Turn the entries below into a single numbered list with one line per item, skipping blank lines. Leave out the pictures.
━━━━━━
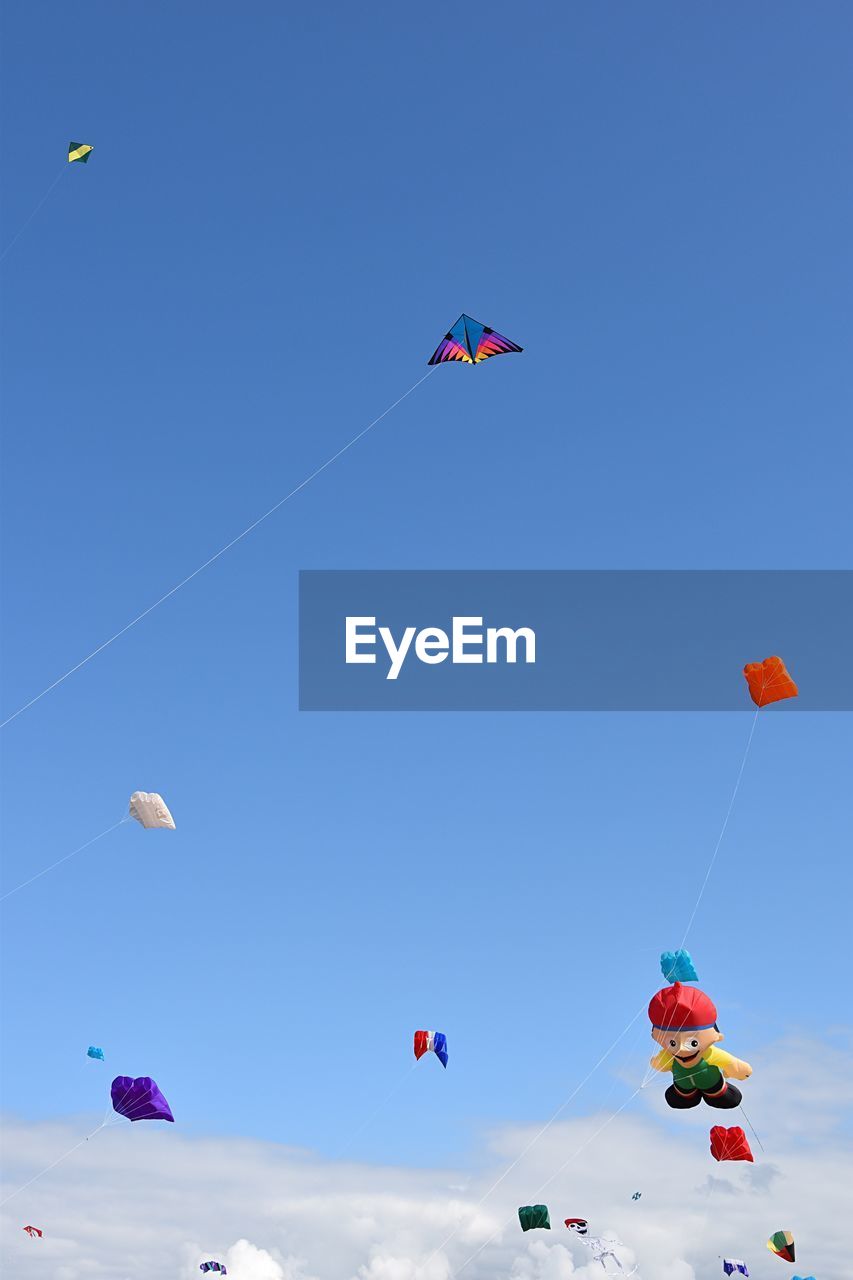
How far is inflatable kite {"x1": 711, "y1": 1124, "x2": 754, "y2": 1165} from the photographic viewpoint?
42.1 meters

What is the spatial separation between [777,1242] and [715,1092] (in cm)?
2076

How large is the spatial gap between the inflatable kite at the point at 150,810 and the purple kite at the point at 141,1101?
806 centimetres

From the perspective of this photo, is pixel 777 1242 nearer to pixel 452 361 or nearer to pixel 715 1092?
pixel 715 1092

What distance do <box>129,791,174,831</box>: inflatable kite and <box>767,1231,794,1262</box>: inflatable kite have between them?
31.9 meters

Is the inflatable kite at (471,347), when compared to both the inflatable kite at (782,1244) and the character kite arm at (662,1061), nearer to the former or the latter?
the character kite arm at (662,1061)

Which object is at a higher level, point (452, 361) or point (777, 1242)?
point (452, 361)

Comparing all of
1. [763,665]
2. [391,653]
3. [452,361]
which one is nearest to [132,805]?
[391,653]

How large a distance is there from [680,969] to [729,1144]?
11.3 meters

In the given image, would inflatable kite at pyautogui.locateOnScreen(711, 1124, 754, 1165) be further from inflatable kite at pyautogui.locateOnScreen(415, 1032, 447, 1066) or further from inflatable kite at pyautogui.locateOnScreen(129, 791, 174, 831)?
inflatable kite at pyautogui.locateOnScreen(129, 791, 174, 831)

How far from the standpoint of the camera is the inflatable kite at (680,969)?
115ft

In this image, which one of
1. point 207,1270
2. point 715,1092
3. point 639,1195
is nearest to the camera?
point 715,1092

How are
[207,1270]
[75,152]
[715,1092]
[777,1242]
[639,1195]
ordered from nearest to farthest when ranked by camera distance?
[75,152], [715,1092], [777,1242], [639,1195], [207,1270]

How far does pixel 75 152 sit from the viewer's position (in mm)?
28719

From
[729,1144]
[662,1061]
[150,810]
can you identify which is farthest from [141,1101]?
[729,1144]
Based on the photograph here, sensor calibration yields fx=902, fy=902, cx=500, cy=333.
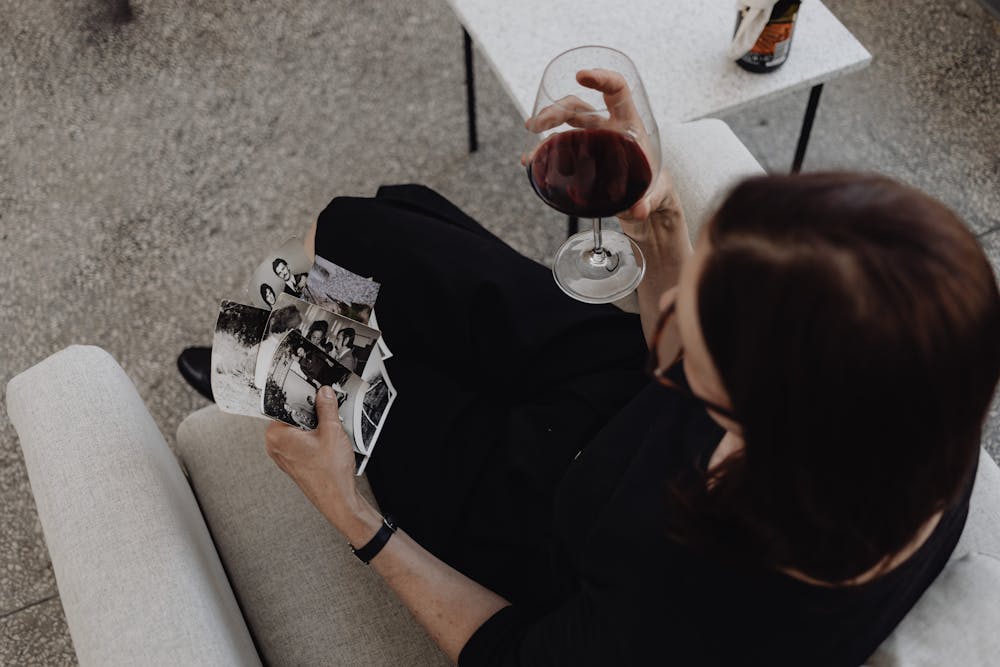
━━━━━━
Finished task:
1. How far is inflatable kite {"x1": 711, "y1": 1124, "x2": 754, "y2": 1165} from the photographic viewpoint?
2. 42.1 meters
3. What is the spatial separation between [777,1242] and [715,1092] (in cm)?
4. 2076
5. How large is the spatial gap between the inflatable kite at the point at 150,810 and the purple kite at the point at 141,1101?
6. 806 centimetres
7. From the perspective of this photo, is pixel 777 1242 nearer to pixel 452 361 or nearer to pixel 715 1092?
8. pixel 715 1092
9. What distance do <box>129,791,174,831</box>: inflatable kite and <box>767,1231,794,1262</box>: inflatable kite have between them?
10. 31.9 meters
11. Is the inflatable kite at (471,347), when compared to both the inflatable kite at (782,1244) and the character kite arm at (662,1061), nearer to the former or the latter?
12. the character kite arm at (662,1061)
13. Which object is at a higher level, point (452, 361) or point (777, 1242)?
14. point (452, 361)
15. Comparing all of
16. 1. [763,665]
17. 2. [391,653]
18. 3. [452,361]
19. which one is nearest to [132,805]?
20. [391,653]
21. How large a distance is there from [680,969] to [729,1144]?
22. 11.3 meters
23. In the given image, would inflatable kite at pyautogui.locateOnScreen(711, 1124, 754, 1165) be further from inflatable kite at pyautogui.locateOnScreen(415, 1032, 447, 1066) or further from inflatable kite at pyautogui.locateOnScreen(129, 791, 174, 831)?
24. inflatable kite at pyautogui.locateOnScreen(129, 791, 174, 831)
25. How far from the standpoint of the camera is the inflatable kite at (680,969)?
26. 115ft
27. In this image, which one of
28. 1. point 207,1270
29. 2. point 715,1092
30. 3. point 639,1195
31. is nearest to the camera?
32. point 715,1092
33. How are
34. [207,1270]
35. [75,152]
36. [715,1092]
37. [777,1242]
38. [639,1195]
39. ordered from nearest to farthest when ranked by camera distance?
40. [75,152], [715,1092], [777,1242], [639,1195], [207,1270]
41. How far does pixel 75 152 sit from the viewer's position (in mm)?
42. 28719
43. From
44. [729,1144]
45. [662,1061]
46. [150,810]
47. can you identify which is farthest from [141,1101]?
48. [729,1144]
49. Based on the photograph here, sensor calibration yields fx=902, fy=902, cx=500, cy=333.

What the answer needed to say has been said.